Figs. 3, 4.—Clay Vases found at Castle Hill of Rattray, Aberdeenshire (5 inches high).
In the special features of such survivals as these we read the story of the transition from the older to the newer forms of burial resulting from the change of faith. We see the custom of burial with grave-goods retained as a ceremonial observance in Christian sepulture, and the practice of cremation succeeded by the symbolic act of strewing charcoal in the open grave, and by a ritual which still regards the act of burial as a consigning of “ashes to ashes;” and by these and similar links of connection we pass gradually from the Christian system to the system of Paganism that preceded it.
But when we advance beyond the Christian boundary in Scotland we enter on a region singularly destitute of materials by which the burial customs of the people may be correlated with those which offer indications of their culture and civilisation. The general phenomena of the burials of the Celtic Paganism of the Iron Age in Scotland are not disclosed by any recorded observations known to me. If they exist, they exist either as phenomena of unrecognised character or as phenomena which are still unobserved. I therefore proceed to the examination of a group of phenomena disclosing the existence within the Celtic area of a system of Paganism which was not of Celtic origin; and I turn to these phenomena as the only materials available for the demonstration of the character of Pagan burial—premising that they belong to a time when, owing to the intrusion of a foreign element, the Christian form and the Pagan form were closely contiguous and contemporary in Scotland.

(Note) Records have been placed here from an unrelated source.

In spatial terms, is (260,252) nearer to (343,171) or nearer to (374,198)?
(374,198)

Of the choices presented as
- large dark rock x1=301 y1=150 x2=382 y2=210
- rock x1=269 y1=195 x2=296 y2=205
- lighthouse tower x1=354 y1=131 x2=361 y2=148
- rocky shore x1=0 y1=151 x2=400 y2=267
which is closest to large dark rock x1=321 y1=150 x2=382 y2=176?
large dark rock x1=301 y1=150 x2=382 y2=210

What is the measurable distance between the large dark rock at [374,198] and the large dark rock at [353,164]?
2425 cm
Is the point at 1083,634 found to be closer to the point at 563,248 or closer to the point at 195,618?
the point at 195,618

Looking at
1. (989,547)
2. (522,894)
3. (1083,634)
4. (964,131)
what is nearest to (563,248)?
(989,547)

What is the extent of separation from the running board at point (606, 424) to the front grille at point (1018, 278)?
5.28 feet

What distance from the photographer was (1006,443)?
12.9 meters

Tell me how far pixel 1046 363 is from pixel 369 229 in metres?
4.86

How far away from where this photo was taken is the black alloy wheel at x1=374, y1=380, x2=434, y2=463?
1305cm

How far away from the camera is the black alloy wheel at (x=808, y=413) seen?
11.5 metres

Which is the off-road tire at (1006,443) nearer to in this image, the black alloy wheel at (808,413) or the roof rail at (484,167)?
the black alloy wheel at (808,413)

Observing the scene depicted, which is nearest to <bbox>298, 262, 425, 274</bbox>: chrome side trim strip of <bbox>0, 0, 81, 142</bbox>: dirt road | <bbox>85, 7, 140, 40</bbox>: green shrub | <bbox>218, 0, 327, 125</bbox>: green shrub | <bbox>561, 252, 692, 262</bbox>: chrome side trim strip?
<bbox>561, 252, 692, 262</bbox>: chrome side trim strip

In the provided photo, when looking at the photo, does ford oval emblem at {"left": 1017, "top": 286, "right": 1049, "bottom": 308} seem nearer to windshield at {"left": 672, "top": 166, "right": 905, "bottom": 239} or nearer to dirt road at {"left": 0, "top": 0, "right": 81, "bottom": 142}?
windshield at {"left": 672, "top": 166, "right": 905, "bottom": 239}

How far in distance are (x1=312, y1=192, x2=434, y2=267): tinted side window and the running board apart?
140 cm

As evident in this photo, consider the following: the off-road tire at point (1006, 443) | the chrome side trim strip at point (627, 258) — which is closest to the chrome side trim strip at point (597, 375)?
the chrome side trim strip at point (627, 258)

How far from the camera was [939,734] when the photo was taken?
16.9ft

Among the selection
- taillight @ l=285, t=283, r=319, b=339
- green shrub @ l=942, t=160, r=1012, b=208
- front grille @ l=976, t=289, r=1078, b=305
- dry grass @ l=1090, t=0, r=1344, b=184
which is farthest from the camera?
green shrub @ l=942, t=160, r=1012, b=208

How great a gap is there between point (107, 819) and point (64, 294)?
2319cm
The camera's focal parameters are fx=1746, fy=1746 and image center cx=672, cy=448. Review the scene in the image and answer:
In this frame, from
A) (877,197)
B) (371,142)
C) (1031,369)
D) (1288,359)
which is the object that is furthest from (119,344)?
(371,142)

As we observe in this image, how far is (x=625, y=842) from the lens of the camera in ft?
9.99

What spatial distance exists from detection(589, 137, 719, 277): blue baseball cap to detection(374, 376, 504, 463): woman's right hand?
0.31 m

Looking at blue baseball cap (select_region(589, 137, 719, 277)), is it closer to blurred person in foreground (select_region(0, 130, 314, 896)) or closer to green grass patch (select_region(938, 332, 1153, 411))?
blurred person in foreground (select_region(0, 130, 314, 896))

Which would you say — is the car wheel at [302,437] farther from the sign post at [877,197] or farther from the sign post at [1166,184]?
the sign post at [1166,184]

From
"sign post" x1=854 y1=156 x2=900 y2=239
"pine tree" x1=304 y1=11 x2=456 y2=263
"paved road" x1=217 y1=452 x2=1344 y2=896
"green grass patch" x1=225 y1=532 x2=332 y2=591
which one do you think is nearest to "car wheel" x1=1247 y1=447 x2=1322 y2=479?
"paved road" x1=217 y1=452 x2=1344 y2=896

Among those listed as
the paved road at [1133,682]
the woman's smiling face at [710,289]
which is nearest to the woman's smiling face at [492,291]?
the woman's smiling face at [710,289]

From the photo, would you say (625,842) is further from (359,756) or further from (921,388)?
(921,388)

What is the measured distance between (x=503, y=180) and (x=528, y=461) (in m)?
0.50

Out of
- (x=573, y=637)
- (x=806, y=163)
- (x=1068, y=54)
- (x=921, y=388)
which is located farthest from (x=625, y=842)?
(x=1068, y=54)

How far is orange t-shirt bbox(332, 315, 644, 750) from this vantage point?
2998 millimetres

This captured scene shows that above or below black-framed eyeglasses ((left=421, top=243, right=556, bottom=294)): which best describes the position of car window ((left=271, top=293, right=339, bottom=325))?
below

In the autumn of 1878 the late Mr. William Campbell of Ballinaby, on the west coast of the island of Islay, passing through the sandy links there, had his attention arrested by the unusual appearance of a patch of iron-rust in a hollow from which the sand had drifted. Examining the spot more closely, he found that there was a deposit of iron implements in the sand. Digging out the deposit, he discovered that it had been disposed in two contiguous graves, each containing a skeleton laid at full length, with the head to the east and the feet to the west, the boundary of each grave being marked by an enclosure formed of stones set on edge in the sand.